Step 81: Address Teaching Evaluations 2

I am about to start my fourth semester of teaching at Oxy, and I’ve started thinking more about how to collect meaningful longitudinal feedback. I took time over the break to automate some of the analysis of teaching evaluations, and in particular collating scores from the same questions over multiple years. One trend that caught my eye is the student response to “The instructor stimulated intellectual enthusiasm for the material presented”:

enthusiasm

These drops are minimal on the absolute seven-point Likert scale, but even if they are not significant, they revive an old fear. One of my concerns before starting grad school was that I would have to suppress my intellectual curiosity. I’m not sure I ever liked the idea of studying a single topic, at least not at the expense of not pursuing other ideas. It was liberating to be done with grad school, and I did pick back up some old interests. My new worry, however, is that I will again be bored from teaching the same material semester after semester.

This is not an idle concern. Oxy is my first long-term full-time teaching job, but it would not be my first extended teaching experience with the same material. As an undergrad, I was a peer facilitator for Northwestern’s Gateway Science Workshop, and I taught the same faculty-created engineering worksheets for three years in a row. I didn’t need student evaluations to tell that I connected less and less with my students through the years. I stopped bothering with ice-breakers; I stopped asking about their non-academic life; I started following the worksheets more closely without wasting time to draw in additional concepts. It is the same narrative I took away from the plot above: following the same template semester after semester, growing comfortable with the material, but ultimately disengaging from the students and unable to inspire them to pursue the discipline.

Teaching at Oxy is very different from peer tutoring – for one, I have complete control over the material, which makes it easier to include new lectures and keep things interesting. Nonetheless, I am starting to feel that same slide towards apathy. To be clear, I don’t actually think I am losing enthusiasm for the material. Rather, what I think I am losing is the spontaneity and authenticity of presenting material for the first time. I could feel myself being less engaged the second or third time I reuse my slides. I suspect what’s happening is that I design my presentations with a lot of additional cues to keep in mind. The first time through, the class is only days (or hours) after my prep, so all the supplemental content is still in my head. When I revisit the lecture a semester later though, it’s no longer available, so I end up strictly following the content on the outline, to the detriment of the class.

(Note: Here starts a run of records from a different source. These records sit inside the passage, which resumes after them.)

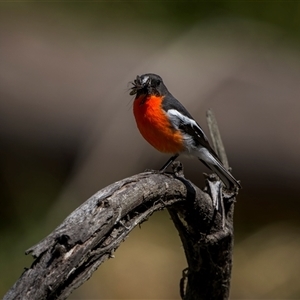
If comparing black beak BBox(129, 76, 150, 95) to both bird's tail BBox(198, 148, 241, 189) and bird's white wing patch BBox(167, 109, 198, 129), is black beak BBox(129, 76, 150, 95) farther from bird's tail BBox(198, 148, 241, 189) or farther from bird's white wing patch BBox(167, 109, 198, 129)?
bird's tail BBox(198, 148, 241, 189)

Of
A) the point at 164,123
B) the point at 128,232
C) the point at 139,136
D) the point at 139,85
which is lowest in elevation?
the point at 139,136

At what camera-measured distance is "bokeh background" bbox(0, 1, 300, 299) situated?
17.0ft

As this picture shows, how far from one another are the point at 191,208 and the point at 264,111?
12.7 feet

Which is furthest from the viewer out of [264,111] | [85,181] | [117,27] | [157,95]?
→ [117,27]

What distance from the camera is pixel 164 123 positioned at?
10.4ft

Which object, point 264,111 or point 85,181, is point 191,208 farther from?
point 264,111

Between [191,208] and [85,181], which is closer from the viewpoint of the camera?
[191,208]

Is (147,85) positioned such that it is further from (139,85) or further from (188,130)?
(188,130)

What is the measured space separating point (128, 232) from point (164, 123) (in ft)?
4.41

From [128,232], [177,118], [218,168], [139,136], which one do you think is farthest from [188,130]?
[139,136]

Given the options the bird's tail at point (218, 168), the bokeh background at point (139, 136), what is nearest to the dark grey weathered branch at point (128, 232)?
the bird's tail at point (218, 168)

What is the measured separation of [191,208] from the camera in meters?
2.40

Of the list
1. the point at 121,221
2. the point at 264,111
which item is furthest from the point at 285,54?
the point at 121,221

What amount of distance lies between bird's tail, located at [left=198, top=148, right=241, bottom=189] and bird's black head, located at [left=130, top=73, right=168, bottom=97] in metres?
0.42
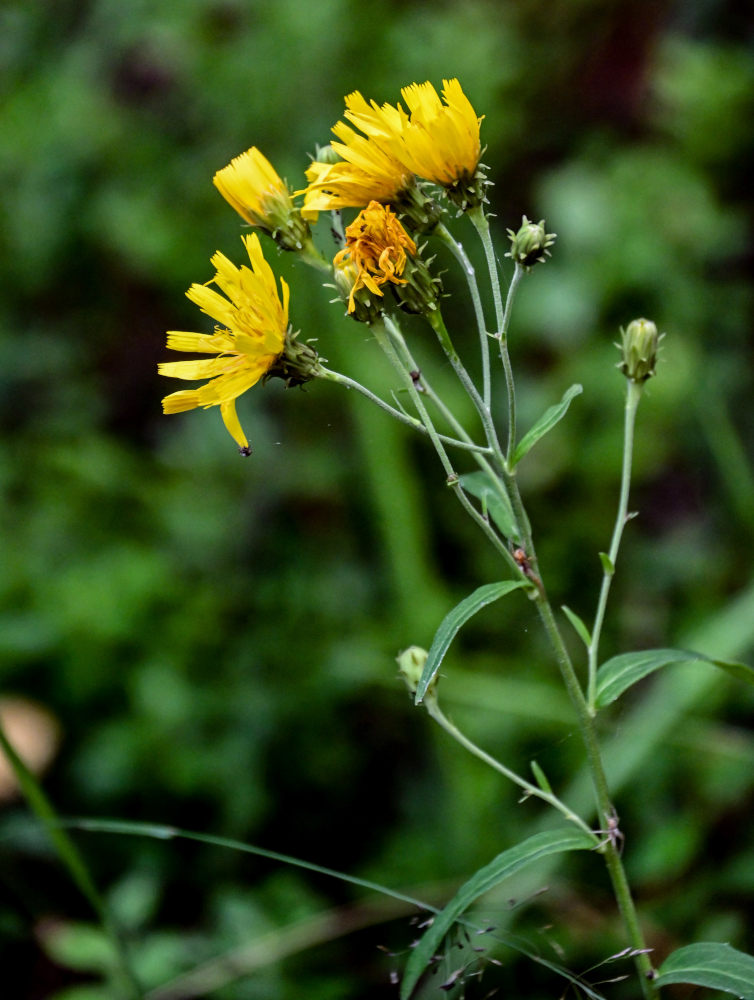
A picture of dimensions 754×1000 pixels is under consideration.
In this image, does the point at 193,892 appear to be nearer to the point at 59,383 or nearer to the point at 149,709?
the point at 149,709

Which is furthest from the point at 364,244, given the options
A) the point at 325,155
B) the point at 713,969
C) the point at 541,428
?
the point at 713,969

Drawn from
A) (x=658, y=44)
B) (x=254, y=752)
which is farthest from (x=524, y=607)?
(x=658, y=44)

The obvious answer is to start including speaking notes for my lectures, but that’s a lot of work and I honestly don’t prepare for class that way. I once heard a story, from someone who watched/shadowed a skilled teacher, who had apparently rehearsed their lecture down to pausing to put down their cup. At the other extreme is discarding all previous material and starting over, but I also worry about thereby lose the culminated improvements I’ve made over the years. The temptation of finding the middle ground is that it’s too easy to just take the material from the previous semester and use it wholesale.

One thing I might try this semester is to derive the goals of each class from scratch, before looking at old material. This would at least identify missing content and drive improvement to my classes. Separately, I’m resolving to rediscover my interests, if not in the lesson plans, then in introducing new students to the thought-provoking concepts in cognitive science and computer science.